If a PR modifies dependency files (package.json, Cargo.toml, pyproject.toml, go.mod, requirements.txt), the dependency changes are noted separately in the analysis context.
Keyboard shortcuts
| Key | Action |
|---|---|
j | Next finding |
k | Previous finding |
d | Toggle diff view |
Esc | Deselect / close |
API reference
Review exposes a RESTful API at /v1/reviews. All endpoints require authentication and are scoped to the current tenant.

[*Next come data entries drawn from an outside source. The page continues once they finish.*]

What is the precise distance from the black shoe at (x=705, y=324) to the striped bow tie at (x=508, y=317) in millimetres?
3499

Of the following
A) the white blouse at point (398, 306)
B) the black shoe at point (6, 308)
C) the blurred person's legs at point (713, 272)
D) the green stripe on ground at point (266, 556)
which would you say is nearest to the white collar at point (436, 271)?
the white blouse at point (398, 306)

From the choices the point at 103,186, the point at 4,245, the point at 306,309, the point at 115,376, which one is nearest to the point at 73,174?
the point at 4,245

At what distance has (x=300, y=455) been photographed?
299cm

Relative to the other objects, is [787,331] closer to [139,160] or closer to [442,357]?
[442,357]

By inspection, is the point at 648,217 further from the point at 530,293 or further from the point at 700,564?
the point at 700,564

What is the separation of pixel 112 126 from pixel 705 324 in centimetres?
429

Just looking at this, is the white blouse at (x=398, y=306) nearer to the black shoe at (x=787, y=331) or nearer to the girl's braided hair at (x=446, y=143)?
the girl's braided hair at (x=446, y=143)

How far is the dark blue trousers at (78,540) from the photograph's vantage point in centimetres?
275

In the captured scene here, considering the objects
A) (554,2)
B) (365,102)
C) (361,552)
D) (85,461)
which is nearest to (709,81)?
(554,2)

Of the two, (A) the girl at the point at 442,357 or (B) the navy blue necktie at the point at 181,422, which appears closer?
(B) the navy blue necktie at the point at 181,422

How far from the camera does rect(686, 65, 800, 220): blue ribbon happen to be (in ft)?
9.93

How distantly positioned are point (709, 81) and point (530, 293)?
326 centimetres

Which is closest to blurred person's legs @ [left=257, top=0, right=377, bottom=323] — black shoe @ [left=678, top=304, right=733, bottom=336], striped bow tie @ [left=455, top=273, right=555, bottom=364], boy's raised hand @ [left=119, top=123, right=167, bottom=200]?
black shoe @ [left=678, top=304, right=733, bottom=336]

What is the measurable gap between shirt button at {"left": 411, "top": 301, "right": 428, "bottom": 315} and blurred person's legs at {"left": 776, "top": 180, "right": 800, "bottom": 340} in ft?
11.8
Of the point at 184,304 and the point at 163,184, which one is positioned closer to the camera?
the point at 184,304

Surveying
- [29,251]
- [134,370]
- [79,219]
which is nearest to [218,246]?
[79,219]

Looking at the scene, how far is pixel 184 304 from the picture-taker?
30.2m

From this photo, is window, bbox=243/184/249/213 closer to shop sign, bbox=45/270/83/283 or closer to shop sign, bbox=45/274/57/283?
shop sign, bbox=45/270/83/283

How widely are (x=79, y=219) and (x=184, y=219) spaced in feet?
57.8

| Method | Endpoint | Description |
|---|---|---|
GET | /reviews | List reviews with filtering and pagination |
GET | /reviews/summary | Dashboard summary (total reviews, avg risk, verdict distribution) |
GET | /reviews/repos | Per-repository health stats |
GET | /reviews/metrics | Time-series metrics for charts |
GET | /reviews/:id | Get a single review with all findings |
GET | /reviews/pr/:owner/:repo/:prNumber | Look up review by PR |
POST | /reviews | Create a new review |
POST | /reviews/:id/complete | Complete a review with verdict and findings |
POST | /reviews/:id/fail | Mark a review as failed |
POST | /reviews/:id/analyze | Trigger AI analysis on a PR |
PATCH | /reviews/findings/:id/status | Update finding status (resolve, dismiss, reopen) |
POST | /reviews/:id/comment | Post a comment to the PR |
POST | /reviews/:id/autofix | Apply an auto-fix for a finding |
POST | /reviews/:id/chat | Chat about the review |
POST | /reviews/sync | Trigger PR discovery and sync |
Query parameters
The list endpoints accept optional from and to parameters (ISO 8601 datetime) to control the time window. The default frontend behavior sends from as three days ago.
Filtering
| Parameter | Type | Description |
|---|---|---|
repo | string | Filter by repository name |
verdict | enum | approved, changes_requested, blocked, pending, error |
merge_status | enum | open, merged, closed |
risk_min | number | Minimum risk score (0—100) |
risk_max | number | Maximum risk score (0—100) |
from | datetime | Start of time window |
to | datetime | End of time window |
page | number | Page number (default 1) |
limit | number | Results per page (1—100, default 20) |
Webhook integration
Review supports inbound webhooks from CI/CD systems. When a GitHub Actions, GitLab CI, Bitbucket Pipelines, or Azure DevOps Pipelines run completes, a webhook can notify Review to trigger analysis on the associated PR. Configure webhooks in Settings → Integrations.